Thurman asked if nonviolence was a form of direct action; Gandhi replied, "It is not one form, it is the only form." Nonviolence was meaningless without direct action. One cannot be passively nonviolent. Gandhi said that nonviolence, despite beginning with the negative particle "non," is not a negative force. It is a self-acting force "more positive than electricity and more powerful than ether." Thurman asked if any individual could be imbued with it. Gandhi said he would not believe in it if it were exclusive in any way. Any idea of possession is foreign to ahimsa, but if one is imbued with it, one can protect millions of people from the violence of the world. Gandhi analogized that mastering chemistry and biology takes many years, and nonviolence is much harder than chemistry and biology, so no one had mastered it yet. But mastering it is the only thing that really matters. Only through nonviolence can human beings fulfill their destiny, a view that Gandhi attributed to Jesus, via Tolstoy's The Kingdom of God is Within You. He probably judged that explaining the Jainist root of ahimsa would be a distraction. The apostle Paul caught it too, Gandhi said, in 1 Corinthians 13. Ahimsa/nonviolence/love is the most powerful force on earth, and ultimately, the only force: "Seek ye first the Kingdom of [End Page 86] Heaven and everything else shall be added to you.

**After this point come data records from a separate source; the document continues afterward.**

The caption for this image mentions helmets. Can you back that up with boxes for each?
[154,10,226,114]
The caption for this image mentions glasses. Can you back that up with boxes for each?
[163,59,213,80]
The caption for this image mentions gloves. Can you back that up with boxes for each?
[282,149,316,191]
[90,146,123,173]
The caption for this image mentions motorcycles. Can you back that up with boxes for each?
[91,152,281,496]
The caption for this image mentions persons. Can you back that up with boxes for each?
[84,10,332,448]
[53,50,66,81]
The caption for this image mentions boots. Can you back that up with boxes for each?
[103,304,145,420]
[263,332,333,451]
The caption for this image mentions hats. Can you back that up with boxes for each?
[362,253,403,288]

The Kingdom of Heaven is Ahimsa."23
Bailey Thurman, realizing that her husband and Gandhi would stay on this plane if indulged, broke in with a practical question: "How am I to act, supposing my own brother was lynched before my very eyes?" Gandhi told her, "There is such a thing as self-immolation." If a group lynched her brother, she should not "wish ill" to the lynchers, nor cooperate with them, nor cooperate with blacks that tolerated the lynchers: "That is the self-immolation I mean. I have often in my life resorted to the plan." Gandhi said his famous starvation strikes would have meant nothing if he had carried them out mechanically. He was still "a very poor specimen" of nonviolence, but worked hard at mastering it.24
It was hard to focus on ordinary things after this fantastical standard had been established. Thurman's group swallowed Gandhi's reply respectfully, realizing it worked for him and he was undoubtedly sincere in it. They did not ask why he refused to oppose the caste system, but Gandhi brought up its worst feature in reply to a question about why his movement had failed thus far to expel the British. The masses, he said, lacked sufficient vitality to sustain a liberation campaign based on ahimsa for two reasons: They were poor and hungry, and they lacked self-respect. Thurman smiled knowingly at the reference to self-respect, but Gandhi cut him off: He did not mean what he figured Thurman was thinking. The Indian masses did not lack self-respect because they were colonized. They lacked self-respect because the Hindu system of untouchability degraded them. A Hindu temple was considered contaminated if the shadow of an untouchable fell upon it. Gandhi opposed this stupendously repressive force by starting with personal gestures, adopting an outcast into his family and describing every outcast as a "Harijan," a child of God.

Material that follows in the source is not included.